I have a web-based application and a client, both written in Java. For what it's worth, the client and server are both on Windows. The client issues HTTP GETs via Apache HttpClient. The server blocks for up to a minute and if no messages have arrived for the client within that minute, the server returns HTTP 204 No Content. Otherwise, as soon as a message is ready for the client, it is returned with the body of an HTTP 200 OK.
Here is what has me puzzled: Intermittently for a specific subset of clients -- always clients with demonstrably flaky network connections -- the client issues a GET, the server receives and processes the GET, but the client sits forever. Enabling debugging logs for the client, I see that HttpClient is still waiting for the very first line of the response.

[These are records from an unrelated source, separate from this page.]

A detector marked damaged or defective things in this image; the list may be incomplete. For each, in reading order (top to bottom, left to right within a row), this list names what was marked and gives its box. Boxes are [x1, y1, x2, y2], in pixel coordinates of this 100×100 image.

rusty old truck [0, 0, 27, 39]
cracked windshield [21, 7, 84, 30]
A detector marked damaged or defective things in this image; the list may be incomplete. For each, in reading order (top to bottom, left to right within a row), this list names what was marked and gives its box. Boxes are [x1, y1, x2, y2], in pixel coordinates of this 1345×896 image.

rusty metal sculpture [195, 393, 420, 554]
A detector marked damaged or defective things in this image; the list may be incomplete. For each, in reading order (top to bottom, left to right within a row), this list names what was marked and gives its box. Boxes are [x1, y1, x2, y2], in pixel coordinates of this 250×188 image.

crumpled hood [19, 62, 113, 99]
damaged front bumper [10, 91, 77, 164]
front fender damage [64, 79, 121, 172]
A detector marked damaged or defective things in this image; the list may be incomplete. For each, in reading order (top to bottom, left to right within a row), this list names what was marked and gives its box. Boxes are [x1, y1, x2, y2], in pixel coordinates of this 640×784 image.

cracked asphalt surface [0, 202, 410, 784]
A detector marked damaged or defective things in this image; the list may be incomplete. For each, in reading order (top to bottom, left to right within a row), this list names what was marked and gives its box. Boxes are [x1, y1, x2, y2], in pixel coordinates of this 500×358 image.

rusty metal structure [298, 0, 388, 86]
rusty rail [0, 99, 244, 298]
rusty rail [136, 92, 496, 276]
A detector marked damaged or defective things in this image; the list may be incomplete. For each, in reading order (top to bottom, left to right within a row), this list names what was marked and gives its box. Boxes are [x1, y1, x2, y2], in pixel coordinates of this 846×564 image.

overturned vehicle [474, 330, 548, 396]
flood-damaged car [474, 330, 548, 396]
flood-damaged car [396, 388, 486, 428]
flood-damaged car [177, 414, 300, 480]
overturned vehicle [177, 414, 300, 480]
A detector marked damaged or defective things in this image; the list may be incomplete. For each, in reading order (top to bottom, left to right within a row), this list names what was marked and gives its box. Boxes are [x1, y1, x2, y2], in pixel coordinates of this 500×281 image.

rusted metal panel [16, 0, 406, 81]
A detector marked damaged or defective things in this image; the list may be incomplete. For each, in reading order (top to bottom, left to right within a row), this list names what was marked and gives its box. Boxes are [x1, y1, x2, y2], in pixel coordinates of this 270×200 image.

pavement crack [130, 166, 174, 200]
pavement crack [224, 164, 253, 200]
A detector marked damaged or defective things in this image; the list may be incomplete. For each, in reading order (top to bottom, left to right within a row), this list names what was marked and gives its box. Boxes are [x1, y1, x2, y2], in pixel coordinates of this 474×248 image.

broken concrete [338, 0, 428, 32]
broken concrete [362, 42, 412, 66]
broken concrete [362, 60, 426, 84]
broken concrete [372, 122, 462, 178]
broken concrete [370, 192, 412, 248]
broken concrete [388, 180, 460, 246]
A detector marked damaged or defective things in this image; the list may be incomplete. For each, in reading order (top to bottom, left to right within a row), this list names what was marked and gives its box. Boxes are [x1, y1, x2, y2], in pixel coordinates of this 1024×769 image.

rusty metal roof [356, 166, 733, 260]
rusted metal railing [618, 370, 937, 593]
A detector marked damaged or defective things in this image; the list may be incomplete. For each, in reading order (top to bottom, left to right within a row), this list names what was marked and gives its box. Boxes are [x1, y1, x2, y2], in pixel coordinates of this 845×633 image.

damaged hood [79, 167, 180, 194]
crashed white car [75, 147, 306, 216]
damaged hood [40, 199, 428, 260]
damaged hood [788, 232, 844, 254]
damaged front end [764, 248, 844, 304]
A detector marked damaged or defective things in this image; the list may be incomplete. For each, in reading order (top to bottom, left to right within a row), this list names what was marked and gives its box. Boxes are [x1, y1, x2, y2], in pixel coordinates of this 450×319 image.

There is no Exception thrown on the server, at least nothing logged anywhere, not by Tomcat, not by my webapp. According to debugging logs, there is every sign that the server successfully responded to the client. However, the client shows no sign of having received anything. The client hangs indefinitely in HttpClient.executeMethod. This becomes obvious after the session times out and the client takes action that causes another Thread to issue an HTTP POST. Of course, the POST fails because the session has expired. In some cases, hours have elapsed between the session expiring and the client issuing a POST and discovering this fact. For this entire time, executeMethod
is still waiting for the HTTP response line.
When I use WireShark to see what is really going on at the wire level, this failure does not occur. That is, this failure will occur within a few hours for specific clients, but when WireShark is running at both ends, these same clients will run overnight, 14 hours, without a failure.
Has anyone else encountered something like this? What in the world can cause it? I thought that TCP/IP guaranteed packet delivery even across short term network glitches. If I set an SO_TIMEOUT and immediately retry the request upon timeout, the retry always succeeds. (Of course, I first abort the timed-out request and release the connection to ensure that a new socket will be used.)
Thoughts? Ideas? Is there some TCP/IP setting available to Java or a registry setting in Windows that will enable more aggressive TCP/IP retries on lost packets?